> **BRIEF**
Below are records; reproduce exactly the lines from the one that has "BMW 525 1994 годаүшін3 100 000 тг. в Астана" through the one that has "Ravzatü'l-envar", ends included, and nothing more.

> **LISTED RECORDS**
>>>
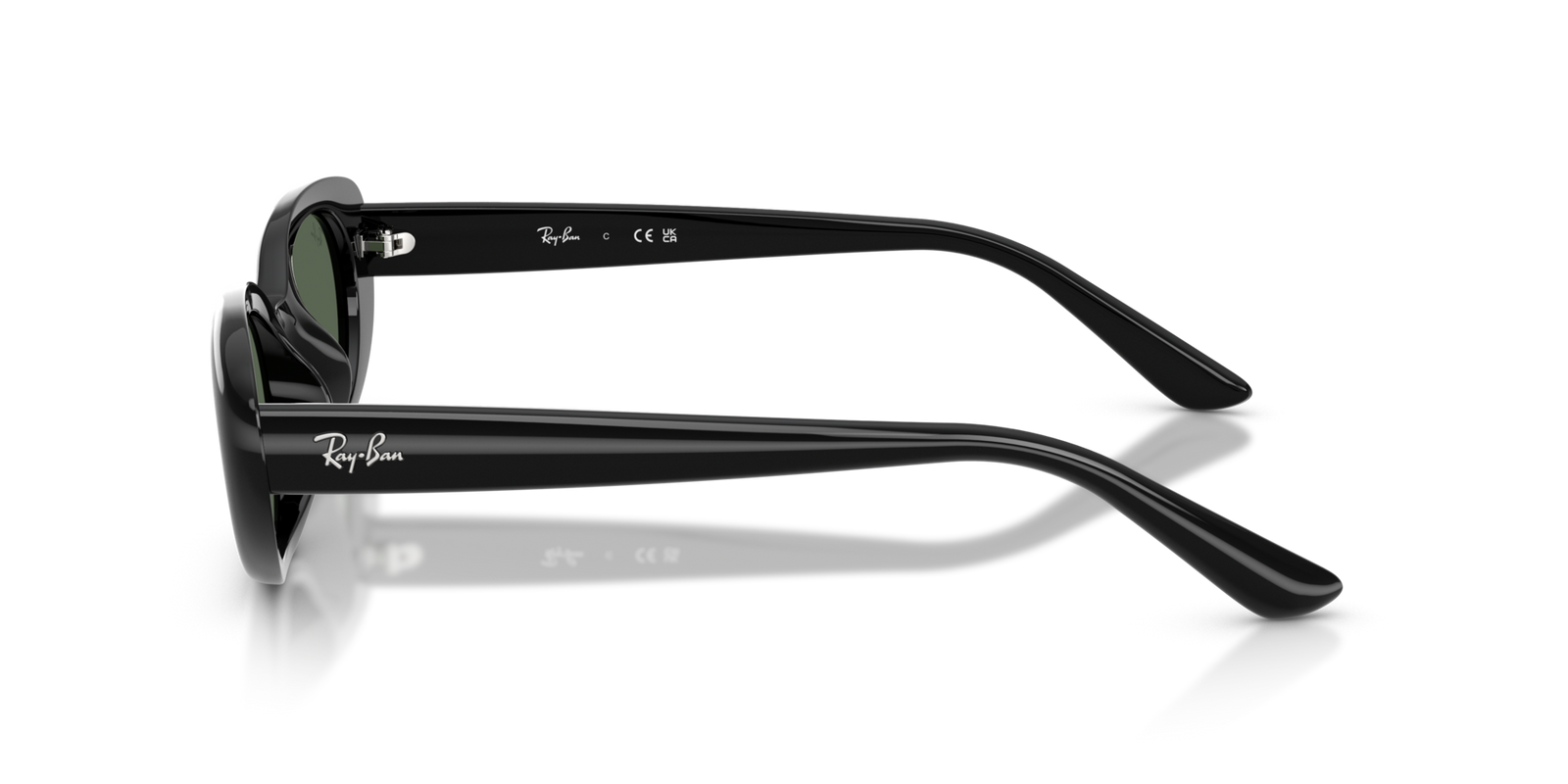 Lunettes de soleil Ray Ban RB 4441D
<<<
>>>
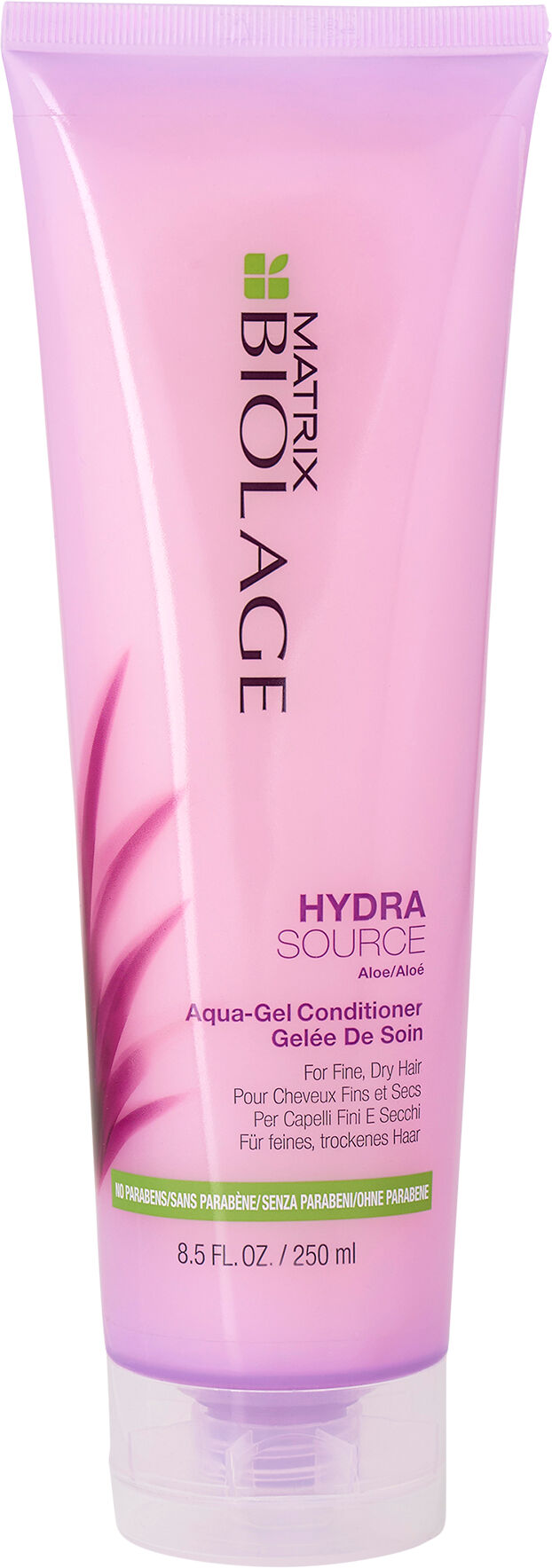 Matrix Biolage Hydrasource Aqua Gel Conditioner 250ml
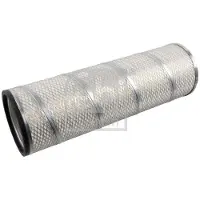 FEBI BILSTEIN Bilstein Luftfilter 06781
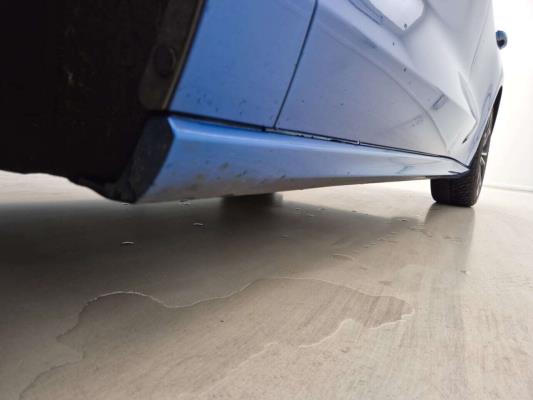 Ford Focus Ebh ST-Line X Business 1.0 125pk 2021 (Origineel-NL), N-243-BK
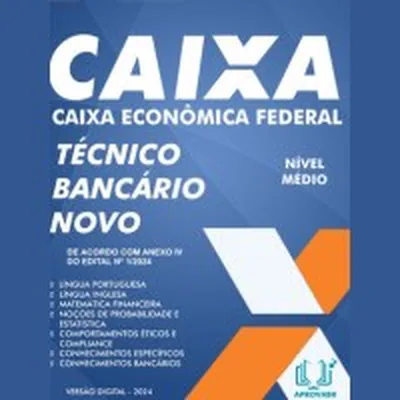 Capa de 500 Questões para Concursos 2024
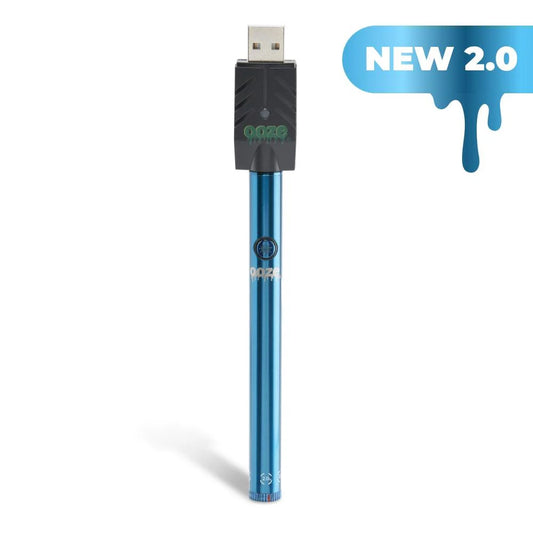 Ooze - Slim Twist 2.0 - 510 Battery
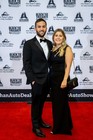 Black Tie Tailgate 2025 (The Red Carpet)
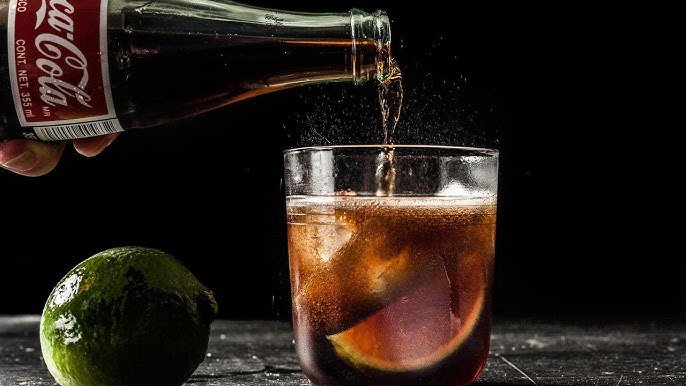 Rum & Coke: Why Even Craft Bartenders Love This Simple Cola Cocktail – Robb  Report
<<<
>>>
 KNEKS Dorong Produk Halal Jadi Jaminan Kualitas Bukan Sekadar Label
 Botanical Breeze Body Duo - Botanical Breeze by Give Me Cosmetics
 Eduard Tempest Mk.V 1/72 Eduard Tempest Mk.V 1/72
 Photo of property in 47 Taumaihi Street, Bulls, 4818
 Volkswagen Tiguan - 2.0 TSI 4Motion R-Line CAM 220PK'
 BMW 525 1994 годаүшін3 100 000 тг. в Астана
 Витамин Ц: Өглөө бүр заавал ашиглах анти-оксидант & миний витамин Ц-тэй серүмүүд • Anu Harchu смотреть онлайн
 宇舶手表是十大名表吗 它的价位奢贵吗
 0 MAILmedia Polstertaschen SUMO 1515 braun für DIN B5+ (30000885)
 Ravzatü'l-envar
<<<
> **PROBLEM SOLUTION**
 BMW 525 1994 годаүшін3 100 000 тг. в Астана
 Витамин Ц: Өглөө бүр заавал ашиглах анти-оксидант & миний витамин Ц-тэй серүмүүд • Anu Harchu смотреть онлайн
 宇舶手表是十大名表吗 它的价位奢贵吗
 0 MAILmedia Polstertaschen SUMO 1515 braun für DIN B5+ (30000885)
 Ravzatü'l-envar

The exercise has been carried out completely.